To raise funds through either debt or stock issue, a specific, clearly articulated plan will be needed, of course, for employing the capital and providing investors with a return, as well as a plan for increasing core deposits.
Risk-sensitive, forward-looking capital planning is a vital part of any good risk-management plan. It begins with identifying and measuring (or evaluating) material risks, including credit, market, interest rate, legal, operational, liquidity, and reputational, as well as risks from off-balance-sheet exposures (and associated liabilities), vendor and other third-party relationships, and regional and macroeconomic factors.

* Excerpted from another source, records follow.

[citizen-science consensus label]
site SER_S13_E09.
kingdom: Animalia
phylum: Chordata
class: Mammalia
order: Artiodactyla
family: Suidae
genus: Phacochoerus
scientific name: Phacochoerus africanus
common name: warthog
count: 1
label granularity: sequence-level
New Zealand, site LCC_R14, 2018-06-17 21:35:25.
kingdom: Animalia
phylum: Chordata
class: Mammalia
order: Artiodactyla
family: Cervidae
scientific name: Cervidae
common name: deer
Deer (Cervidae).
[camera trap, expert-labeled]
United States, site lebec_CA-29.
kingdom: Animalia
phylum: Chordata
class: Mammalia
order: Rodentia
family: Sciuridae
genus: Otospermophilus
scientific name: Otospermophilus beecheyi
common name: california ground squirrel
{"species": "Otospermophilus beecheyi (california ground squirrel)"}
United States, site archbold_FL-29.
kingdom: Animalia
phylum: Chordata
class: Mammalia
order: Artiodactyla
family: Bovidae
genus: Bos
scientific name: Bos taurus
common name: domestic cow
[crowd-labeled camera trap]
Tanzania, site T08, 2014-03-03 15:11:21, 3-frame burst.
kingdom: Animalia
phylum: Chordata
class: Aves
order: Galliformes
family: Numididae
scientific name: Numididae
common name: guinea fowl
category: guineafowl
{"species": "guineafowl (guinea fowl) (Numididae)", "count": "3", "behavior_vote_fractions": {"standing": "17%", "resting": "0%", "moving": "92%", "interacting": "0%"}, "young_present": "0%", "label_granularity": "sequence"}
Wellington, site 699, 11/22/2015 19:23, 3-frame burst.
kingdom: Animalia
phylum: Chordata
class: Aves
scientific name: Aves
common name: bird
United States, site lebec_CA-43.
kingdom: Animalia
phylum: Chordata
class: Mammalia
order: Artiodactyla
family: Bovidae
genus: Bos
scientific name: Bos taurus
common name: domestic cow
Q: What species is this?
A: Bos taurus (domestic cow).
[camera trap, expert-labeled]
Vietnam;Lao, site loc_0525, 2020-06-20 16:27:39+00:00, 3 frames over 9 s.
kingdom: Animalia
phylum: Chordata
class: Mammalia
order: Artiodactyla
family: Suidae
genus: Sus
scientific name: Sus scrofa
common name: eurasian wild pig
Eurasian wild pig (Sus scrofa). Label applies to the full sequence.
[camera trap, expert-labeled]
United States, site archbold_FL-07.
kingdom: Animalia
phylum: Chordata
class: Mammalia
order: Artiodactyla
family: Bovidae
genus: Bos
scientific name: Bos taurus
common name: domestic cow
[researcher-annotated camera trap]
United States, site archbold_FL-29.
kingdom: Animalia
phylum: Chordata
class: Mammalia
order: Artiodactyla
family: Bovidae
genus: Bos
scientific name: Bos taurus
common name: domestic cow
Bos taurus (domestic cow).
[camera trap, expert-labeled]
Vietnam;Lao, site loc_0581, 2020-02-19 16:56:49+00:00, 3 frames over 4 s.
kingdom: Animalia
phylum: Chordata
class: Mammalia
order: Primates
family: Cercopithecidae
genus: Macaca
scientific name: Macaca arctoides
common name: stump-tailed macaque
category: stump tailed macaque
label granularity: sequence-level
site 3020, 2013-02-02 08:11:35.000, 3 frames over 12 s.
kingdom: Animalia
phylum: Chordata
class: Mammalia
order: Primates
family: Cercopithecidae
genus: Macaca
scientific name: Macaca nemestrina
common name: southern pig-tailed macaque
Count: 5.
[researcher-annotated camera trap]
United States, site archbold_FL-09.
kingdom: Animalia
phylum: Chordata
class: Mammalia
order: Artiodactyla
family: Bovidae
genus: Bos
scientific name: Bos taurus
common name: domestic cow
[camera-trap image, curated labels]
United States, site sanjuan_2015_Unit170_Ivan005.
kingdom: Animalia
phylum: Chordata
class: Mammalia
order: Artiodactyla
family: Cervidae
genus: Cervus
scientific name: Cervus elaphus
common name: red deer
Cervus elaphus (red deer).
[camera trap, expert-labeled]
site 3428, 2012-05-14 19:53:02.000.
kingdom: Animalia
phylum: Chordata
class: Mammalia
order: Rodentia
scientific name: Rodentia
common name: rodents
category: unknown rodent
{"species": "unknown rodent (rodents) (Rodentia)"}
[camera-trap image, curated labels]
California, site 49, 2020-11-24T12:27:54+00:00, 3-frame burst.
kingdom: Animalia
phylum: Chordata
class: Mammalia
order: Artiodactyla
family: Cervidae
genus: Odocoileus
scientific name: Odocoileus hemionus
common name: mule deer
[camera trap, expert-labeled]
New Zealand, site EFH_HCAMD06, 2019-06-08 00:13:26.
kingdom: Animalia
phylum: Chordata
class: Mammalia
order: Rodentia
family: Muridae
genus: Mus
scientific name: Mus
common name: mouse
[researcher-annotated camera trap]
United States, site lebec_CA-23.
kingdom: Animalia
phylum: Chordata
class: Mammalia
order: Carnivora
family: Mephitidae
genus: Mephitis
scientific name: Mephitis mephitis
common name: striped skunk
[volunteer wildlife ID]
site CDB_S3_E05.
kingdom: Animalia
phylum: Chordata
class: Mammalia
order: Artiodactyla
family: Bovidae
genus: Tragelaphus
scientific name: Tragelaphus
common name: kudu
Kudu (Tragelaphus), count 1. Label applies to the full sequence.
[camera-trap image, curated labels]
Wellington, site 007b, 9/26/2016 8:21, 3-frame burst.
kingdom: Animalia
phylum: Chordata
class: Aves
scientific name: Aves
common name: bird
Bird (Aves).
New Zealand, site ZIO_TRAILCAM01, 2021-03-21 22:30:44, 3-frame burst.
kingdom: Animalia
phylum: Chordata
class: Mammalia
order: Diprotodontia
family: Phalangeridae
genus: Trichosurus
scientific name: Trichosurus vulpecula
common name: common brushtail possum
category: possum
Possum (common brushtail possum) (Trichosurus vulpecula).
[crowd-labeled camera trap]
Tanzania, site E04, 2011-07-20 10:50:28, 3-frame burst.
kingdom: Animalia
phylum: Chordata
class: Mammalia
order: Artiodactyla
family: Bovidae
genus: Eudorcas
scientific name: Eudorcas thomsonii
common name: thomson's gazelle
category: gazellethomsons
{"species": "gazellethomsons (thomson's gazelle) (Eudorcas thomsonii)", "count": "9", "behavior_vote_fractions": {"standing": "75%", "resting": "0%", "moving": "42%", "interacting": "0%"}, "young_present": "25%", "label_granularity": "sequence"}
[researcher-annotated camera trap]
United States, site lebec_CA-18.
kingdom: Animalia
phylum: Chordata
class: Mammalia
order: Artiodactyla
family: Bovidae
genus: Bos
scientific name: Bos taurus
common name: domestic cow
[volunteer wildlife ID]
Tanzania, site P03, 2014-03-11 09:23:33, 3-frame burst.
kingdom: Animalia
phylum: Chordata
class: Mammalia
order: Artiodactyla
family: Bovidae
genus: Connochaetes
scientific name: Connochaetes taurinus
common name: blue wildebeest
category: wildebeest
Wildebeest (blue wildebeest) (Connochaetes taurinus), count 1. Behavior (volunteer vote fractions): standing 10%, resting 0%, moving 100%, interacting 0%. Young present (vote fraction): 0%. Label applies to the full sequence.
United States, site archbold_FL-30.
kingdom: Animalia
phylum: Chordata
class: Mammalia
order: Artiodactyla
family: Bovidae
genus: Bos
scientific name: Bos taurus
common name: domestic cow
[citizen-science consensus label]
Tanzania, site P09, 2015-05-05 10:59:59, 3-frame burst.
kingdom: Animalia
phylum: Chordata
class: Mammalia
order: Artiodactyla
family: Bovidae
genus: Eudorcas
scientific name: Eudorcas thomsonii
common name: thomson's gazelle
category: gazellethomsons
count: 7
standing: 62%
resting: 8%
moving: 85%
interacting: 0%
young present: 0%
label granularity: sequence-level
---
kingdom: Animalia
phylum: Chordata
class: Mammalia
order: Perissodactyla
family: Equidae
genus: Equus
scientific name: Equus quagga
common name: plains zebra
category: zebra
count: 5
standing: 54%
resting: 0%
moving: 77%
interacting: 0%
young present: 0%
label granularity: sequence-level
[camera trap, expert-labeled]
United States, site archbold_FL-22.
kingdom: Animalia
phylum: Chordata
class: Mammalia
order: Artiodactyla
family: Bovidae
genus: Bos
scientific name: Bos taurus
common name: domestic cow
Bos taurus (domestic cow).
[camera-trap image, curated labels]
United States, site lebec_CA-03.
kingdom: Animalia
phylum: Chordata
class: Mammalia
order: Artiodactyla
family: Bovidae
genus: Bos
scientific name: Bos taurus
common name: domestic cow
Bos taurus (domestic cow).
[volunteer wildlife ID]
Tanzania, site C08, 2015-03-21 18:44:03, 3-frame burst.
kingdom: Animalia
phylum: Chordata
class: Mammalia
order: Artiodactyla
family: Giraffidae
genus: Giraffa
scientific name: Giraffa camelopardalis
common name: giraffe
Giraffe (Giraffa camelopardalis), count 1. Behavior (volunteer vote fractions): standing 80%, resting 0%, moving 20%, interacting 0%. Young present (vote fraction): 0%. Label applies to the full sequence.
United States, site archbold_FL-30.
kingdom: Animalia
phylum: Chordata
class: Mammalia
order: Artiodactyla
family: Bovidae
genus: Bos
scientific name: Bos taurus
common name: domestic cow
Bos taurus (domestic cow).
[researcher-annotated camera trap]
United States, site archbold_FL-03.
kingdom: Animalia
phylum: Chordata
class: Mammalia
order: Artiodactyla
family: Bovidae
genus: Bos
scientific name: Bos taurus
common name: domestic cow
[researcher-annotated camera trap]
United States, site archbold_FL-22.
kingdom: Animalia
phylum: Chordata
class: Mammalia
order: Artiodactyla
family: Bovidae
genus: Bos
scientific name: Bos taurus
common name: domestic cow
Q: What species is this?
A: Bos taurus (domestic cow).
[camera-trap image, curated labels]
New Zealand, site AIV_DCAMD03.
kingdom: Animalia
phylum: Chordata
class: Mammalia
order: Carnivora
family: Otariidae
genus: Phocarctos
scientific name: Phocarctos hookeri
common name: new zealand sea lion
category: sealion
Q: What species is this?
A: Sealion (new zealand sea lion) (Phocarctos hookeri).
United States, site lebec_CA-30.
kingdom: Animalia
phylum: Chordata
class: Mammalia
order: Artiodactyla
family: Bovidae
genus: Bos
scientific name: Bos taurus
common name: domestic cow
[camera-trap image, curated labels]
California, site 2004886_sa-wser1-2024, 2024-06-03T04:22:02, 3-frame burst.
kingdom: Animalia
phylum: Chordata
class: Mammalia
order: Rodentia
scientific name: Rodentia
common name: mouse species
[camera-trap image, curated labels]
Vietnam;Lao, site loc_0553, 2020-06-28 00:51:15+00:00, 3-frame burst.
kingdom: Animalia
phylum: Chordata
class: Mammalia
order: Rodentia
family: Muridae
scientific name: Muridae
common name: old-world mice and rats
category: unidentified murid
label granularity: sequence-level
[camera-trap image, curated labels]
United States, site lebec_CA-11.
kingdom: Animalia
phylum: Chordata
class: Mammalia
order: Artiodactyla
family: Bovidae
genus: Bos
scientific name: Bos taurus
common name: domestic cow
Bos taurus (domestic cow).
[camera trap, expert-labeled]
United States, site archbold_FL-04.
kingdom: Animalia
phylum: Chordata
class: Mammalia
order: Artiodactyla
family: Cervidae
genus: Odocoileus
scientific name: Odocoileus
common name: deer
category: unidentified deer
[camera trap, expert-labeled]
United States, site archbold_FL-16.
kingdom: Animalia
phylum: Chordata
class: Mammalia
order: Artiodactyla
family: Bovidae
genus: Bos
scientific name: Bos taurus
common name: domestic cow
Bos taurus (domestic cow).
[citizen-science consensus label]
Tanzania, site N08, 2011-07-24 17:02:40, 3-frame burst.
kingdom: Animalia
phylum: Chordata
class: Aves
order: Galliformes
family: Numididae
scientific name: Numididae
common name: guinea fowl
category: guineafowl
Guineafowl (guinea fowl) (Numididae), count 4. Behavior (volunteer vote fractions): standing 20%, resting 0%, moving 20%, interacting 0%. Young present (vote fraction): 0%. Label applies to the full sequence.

Community banks obviously aren't subject to the stress-testing requirements of Dodd-Frank, but it's still smart to think about what might happen under different scenarios before raising capital. Imagine extreme, yet possible future scenarios and apply sensitivity and scenario analyses to your what-ifs.
Capital planning and strategic planning should also be linked. Consider your initiatives, such as new businesses, services, growth plans, or markets, in addition to determining the amount of capital needed to support risks.
Your stress testing and risk management program should help you determine whether it makes sense to raise capital or if it makes more sense to just adjust the strategic plan.
You may not be thinking about the need to raise capital from institutional investors right now, but starting to plan out things like this is a good thing to do now and again anyway. This helps support your strategic plan and incorporates what could happen in the future using stress testing, so you are not caught off guard. Who knows - after doing your homework, you may find the answers that work best for you.